··· Trecho fornecido ···
Ele conversou com a coluna.
Por que escrever o livro?
O livro vem com a minha chegada ao STF. Eu já tinha uma experiência de sete anos no Cade, e lá as decisões são baseadas em evidências econômicas, seja em fusão e aquisição seja em condutas anti-competitivas. A gente usa o fenomenal econômico para subsidiar os conselheiros para tomada de decisão. Com essa experiência, fui para o STF. O ministro Barroso brinca que me levou para fazer as contas do que estavam decidindo. Pensei: por que não pegar decisões passadas e aplicar economia nesses casos, vendo se foram na direção correta ou se teria algo a melhorar.
Qual caso o senhor considera emblemático?
É caso mais novo julgado que está no livro: o processo de execução fiscal de baixo valor. Evidencia como o julgamento de um caso pode afetar diversos outros, mostrando que a análise econômica é importante para se ver o todo - e não apenas para o caso concreto - e para calcular o impacto que pode ter em outros processos. Mostra como uma decisão bem dada pode ter grandes impactos econômicos. Depois que saiu a decisão saiu, em dezembro de 2023, durante todo o ano de 2024 já surtiu efeito na extinção de mais de 7 milhões de processos de execução fiscal. Olhando em nível federal, a gente chegou em dados que 2% do crédito ou das dívidas, eram recuperados por meio de execução fiscal. Por outro lado, 20% eram recuperados por meio de protesto extrajudicial. Ou seja, era muito mais eficaz você fazer um protesto do que entrar com um processo de execução fiscal.
O senhor é considerado o economista que faz as contas para o Supremo. Como é o seu trabalho?
Não é que com minha chegada tenha começado do zero uma análise mais econômica. Isso já existia, mas a dissertação do hoje juiz federal Guilherme Caon mostra que é uma tendência crescente. Você começa com algum racional econômico nos casos e, nos anos mais recentes, que termina em 2019, no estudo dele, há uma análise mais robusta de alguns ministros. Com o livro agora, acho que consolida um pouco essa trajetória crescente de buscar na economia uma ajuda para complementar a análise e a tomada de decisão. Nas outras áreas, essas ferramentas são um pouco mais dispersas, diferentes, e a gente tem que ir construindo essa nossa caixa de ferramenta para utilizar em cada tipo diferente de temas, dos processos.
O quanto o senhor acredita que a lei da transparência contribuiu para a democracia?
··· Itens extraídos ···
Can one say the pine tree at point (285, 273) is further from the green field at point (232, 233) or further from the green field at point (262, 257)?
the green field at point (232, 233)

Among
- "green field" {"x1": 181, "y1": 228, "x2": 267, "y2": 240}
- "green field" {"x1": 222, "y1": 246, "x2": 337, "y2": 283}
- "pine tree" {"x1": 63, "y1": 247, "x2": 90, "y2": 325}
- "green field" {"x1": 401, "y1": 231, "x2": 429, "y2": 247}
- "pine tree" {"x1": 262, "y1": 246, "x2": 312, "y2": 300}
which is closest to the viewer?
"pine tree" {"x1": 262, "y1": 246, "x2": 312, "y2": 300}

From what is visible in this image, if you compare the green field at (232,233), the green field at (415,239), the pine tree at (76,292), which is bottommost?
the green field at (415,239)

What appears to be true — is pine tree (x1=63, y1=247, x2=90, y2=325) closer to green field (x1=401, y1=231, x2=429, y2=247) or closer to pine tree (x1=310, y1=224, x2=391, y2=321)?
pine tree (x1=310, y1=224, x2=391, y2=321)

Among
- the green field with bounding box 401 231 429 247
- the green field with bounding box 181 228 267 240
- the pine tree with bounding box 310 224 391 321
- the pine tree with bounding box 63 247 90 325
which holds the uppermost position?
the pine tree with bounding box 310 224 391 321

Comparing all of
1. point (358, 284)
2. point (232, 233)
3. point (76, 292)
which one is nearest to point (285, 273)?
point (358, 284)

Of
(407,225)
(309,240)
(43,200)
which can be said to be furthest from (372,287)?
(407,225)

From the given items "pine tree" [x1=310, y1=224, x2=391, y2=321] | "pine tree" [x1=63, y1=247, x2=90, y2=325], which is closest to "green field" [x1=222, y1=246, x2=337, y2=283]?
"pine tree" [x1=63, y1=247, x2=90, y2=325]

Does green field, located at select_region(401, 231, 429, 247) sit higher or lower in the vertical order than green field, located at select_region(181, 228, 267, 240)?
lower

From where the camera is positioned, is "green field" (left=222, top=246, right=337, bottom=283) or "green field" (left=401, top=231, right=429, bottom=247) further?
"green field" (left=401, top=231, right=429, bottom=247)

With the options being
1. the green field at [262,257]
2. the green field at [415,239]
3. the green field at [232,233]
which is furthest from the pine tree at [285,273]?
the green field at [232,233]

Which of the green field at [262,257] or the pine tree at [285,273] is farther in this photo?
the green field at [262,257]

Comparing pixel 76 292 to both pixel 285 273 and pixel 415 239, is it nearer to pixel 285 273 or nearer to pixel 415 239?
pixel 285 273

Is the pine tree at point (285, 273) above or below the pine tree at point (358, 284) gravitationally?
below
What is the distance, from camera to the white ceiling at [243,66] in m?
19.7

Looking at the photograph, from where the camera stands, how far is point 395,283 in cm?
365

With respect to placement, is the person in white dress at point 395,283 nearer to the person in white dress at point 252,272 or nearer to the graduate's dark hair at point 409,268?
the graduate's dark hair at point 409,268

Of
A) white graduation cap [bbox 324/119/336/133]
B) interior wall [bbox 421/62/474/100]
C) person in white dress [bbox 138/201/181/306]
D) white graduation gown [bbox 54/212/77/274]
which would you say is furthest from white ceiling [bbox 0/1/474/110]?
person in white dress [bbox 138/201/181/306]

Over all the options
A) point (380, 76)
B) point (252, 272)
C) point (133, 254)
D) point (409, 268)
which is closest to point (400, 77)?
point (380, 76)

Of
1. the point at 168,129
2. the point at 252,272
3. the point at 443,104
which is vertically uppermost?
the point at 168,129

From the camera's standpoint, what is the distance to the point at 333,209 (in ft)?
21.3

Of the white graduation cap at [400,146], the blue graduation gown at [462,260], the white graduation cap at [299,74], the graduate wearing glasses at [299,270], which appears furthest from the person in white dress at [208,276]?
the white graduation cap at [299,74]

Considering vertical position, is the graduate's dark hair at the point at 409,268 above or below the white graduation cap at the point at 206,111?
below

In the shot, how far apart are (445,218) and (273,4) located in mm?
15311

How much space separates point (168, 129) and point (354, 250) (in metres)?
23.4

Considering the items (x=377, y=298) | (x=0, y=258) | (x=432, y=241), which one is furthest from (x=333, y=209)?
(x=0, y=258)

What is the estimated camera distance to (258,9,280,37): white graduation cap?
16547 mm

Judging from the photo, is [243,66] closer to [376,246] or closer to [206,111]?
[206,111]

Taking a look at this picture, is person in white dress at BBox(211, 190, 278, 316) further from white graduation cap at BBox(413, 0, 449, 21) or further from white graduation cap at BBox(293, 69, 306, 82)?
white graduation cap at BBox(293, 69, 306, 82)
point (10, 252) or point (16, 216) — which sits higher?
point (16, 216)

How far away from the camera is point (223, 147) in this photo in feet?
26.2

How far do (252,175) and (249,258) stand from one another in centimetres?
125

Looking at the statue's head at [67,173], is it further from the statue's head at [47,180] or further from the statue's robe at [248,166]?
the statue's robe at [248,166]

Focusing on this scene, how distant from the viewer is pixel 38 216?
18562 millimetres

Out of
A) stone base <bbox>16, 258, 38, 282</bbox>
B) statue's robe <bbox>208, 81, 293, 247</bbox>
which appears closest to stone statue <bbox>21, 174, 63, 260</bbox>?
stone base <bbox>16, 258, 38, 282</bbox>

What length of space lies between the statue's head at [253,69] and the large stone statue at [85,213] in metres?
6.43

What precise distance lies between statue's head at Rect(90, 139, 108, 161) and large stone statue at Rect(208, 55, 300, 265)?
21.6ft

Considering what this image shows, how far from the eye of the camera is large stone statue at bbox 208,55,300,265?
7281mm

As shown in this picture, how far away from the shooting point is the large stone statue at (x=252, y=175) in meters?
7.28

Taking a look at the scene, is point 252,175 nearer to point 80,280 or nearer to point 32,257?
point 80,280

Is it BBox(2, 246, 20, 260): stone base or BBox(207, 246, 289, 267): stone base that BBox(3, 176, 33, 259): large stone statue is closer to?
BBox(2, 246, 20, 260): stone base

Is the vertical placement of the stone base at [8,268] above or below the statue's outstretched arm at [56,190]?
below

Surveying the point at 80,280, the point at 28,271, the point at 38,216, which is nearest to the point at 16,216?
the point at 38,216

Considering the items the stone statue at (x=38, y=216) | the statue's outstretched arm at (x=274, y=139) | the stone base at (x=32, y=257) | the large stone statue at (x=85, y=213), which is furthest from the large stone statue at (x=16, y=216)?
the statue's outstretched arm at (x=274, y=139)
···
··· Itens extraídos ···
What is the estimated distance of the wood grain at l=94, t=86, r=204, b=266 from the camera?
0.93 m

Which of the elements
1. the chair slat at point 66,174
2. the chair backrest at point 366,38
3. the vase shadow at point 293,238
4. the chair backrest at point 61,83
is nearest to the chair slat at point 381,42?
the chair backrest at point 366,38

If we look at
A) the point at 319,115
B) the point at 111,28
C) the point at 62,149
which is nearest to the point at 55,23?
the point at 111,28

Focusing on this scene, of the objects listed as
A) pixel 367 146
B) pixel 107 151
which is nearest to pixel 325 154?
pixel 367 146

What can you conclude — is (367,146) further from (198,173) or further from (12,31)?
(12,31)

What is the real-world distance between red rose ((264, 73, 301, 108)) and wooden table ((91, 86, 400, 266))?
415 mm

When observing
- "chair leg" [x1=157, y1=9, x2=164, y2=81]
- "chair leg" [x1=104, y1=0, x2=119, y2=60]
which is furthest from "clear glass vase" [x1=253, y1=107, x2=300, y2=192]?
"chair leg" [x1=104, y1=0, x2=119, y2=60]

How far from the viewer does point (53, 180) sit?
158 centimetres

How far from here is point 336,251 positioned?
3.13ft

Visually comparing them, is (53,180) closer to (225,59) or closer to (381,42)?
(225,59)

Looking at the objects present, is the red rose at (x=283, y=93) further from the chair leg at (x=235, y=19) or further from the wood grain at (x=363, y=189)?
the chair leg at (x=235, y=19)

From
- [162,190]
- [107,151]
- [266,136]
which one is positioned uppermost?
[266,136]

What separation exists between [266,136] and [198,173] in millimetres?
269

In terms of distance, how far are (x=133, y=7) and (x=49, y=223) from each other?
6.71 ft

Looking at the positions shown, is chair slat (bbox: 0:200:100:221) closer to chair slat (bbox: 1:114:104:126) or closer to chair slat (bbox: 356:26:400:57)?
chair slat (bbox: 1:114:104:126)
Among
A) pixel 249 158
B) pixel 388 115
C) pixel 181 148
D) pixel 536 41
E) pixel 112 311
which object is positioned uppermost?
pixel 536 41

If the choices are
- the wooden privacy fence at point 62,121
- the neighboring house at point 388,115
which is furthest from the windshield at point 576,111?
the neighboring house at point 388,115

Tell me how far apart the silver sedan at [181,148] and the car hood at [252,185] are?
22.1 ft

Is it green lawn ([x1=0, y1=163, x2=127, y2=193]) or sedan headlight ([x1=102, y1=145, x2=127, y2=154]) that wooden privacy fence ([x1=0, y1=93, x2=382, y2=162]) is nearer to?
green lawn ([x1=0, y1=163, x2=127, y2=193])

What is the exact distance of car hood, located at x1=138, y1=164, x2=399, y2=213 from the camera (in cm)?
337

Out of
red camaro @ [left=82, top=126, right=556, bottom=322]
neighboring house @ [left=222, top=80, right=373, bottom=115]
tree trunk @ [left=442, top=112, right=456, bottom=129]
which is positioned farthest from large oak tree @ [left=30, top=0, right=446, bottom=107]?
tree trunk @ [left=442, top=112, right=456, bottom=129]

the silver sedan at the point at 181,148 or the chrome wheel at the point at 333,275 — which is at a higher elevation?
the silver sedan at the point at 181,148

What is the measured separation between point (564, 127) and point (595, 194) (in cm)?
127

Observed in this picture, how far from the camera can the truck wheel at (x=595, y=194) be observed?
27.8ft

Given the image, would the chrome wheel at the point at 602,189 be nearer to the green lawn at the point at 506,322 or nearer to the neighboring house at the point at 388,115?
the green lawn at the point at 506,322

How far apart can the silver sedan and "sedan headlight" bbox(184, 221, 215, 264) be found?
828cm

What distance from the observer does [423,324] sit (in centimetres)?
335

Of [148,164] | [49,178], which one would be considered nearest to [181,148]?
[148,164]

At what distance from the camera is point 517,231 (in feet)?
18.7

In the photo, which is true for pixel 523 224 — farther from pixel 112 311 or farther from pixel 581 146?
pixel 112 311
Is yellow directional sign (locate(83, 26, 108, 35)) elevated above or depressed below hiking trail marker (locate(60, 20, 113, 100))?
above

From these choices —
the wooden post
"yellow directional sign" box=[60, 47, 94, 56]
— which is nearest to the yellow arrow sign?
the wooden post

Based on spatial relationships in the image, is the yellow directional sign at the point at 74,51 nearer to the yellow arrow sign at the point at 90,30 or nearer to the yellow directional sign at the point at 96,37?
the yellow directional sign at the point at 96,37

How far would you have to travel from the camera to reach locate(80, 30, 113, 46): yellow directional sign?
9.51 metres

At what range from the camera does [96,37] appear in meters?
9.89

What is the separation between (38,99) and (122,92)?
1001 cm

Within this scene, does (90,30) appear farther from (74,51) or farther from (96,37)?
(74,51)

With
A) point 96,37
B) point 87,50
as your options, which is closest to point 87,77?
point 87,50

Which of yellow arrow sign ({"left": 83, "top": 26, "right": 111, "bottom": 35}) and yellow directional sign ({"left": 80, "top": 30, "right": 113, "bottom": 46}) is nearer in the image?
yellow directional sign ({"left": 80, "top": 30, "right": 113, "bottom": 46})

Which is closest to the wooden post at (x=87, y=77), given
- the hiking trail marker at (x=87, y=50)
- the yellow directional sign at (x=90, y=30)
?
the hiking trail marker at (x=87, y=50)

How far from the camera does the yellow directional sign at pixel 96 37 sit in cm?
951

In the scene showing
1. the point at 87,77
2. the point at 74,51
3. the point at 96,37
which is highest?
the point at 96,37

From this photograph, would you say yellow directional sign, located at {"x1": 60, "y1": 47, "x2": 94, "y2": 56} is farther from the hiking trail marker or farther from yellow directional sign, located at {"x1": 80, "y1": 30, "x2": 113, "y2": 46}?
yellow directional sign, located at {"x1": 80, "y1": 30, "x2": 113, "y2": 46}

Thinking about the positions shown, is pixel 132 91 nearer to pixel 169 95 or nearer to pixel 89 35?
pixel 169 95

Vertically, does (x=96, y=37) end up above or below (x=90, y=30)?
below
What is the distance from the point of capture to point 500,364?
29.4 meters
···
Tarefas a realizar –
**A.** Reescreva a entrevista de "É caso mais" até "processo de execução fiscal.", inclusive, trocando cada ocorrência de "execução fiscal" por "cobrança judicial".
**B.** Segundo a entrevista, quantos anos de experiência no Cade o entrevistado tinha antes de ir para o STF?

Respostas por tarefa –
**A.**
É caso mais novo julgado que está no livro: o processo de cobrança judicial de baixo valor. Evidencia como o julgamento de um caso pode afetar diversos outros, mostrando que a análise econômica é importante para se ver o todo - e não apenas para o caso concreto - e para calcular o impacto que pode ter em outros processos. Mostra como uma decisão bem dada pode ter grandes impactos econômicos. Depois que saiu a decisão saiu, em dezembro de 2023, durante todo o ano de 2024 já surtiu efeito na extinção de mais de 7 milhões de processos de cobrança judicial. Olhando em nível federal, a gente chegou em dados que 2% do crédito ou das dívidas, eram recuperados por meio de cobrança judicial. Por outro lado, 20% eram recuperados por meio de protesto extrajudicial. Ou seja, era muito mais eficaz você fazer um protesto do que entrar com um processo de cobrança judicial.

**B.** Sete anos.